What is needed:
Write every line below out again, exactly as given, but leave out the pictures.

[Collected data entries]
━━━━━━

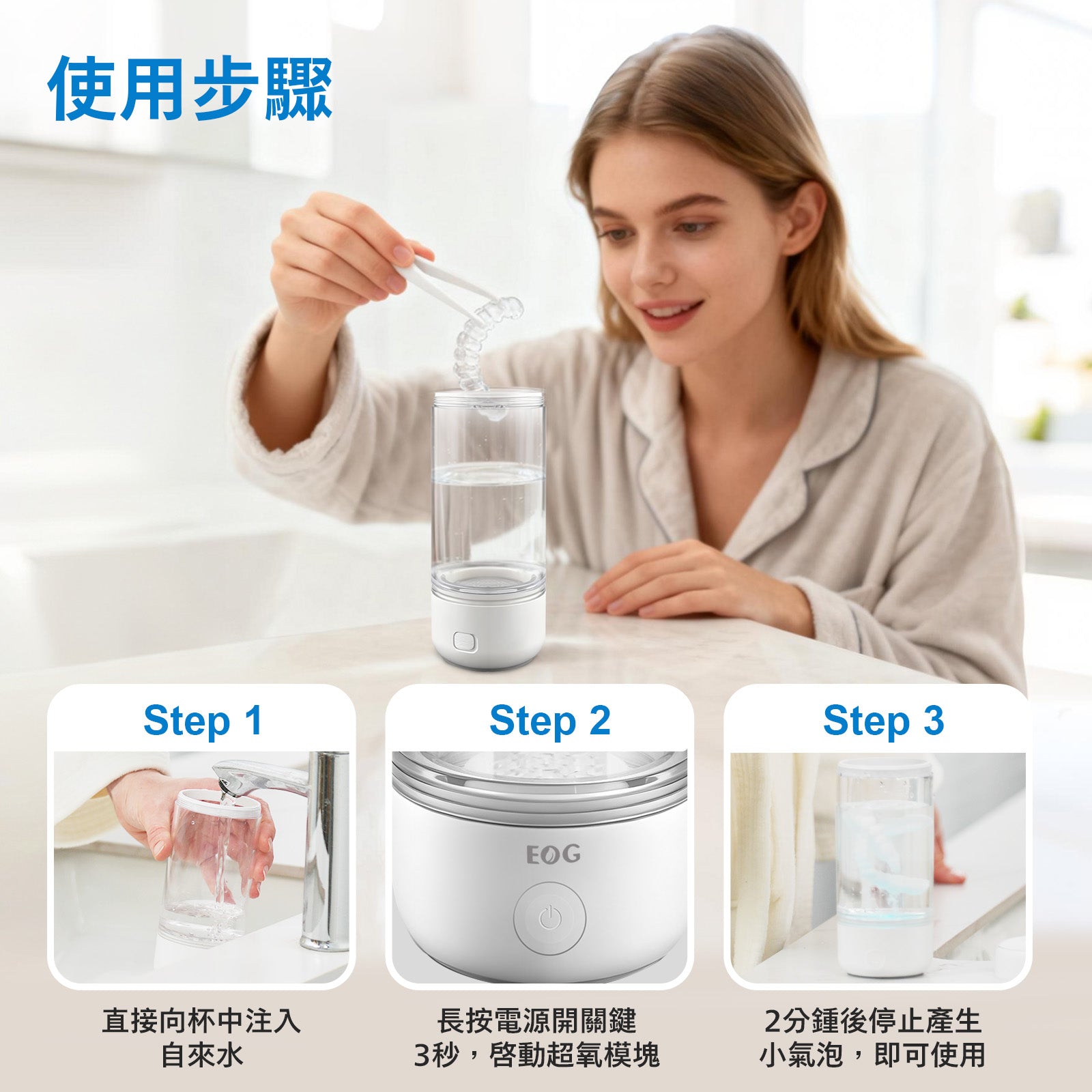 使用步驟

Step 1

直接向杯中注入自來水

Step 2

EOG

長按電源開關鍵3秒，啓動超氧模塊

Step 3

2分鍾後停止產生小氣泡，即可使用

━━━━━━

Response area:
 使用步驟

Step 1

直接向杯中注入自來水

Step 2

EOG

長按電源開關鍵3秒，啓動超氧模塊

Step 3

2分鍾後停止產生小氣泡，即可使用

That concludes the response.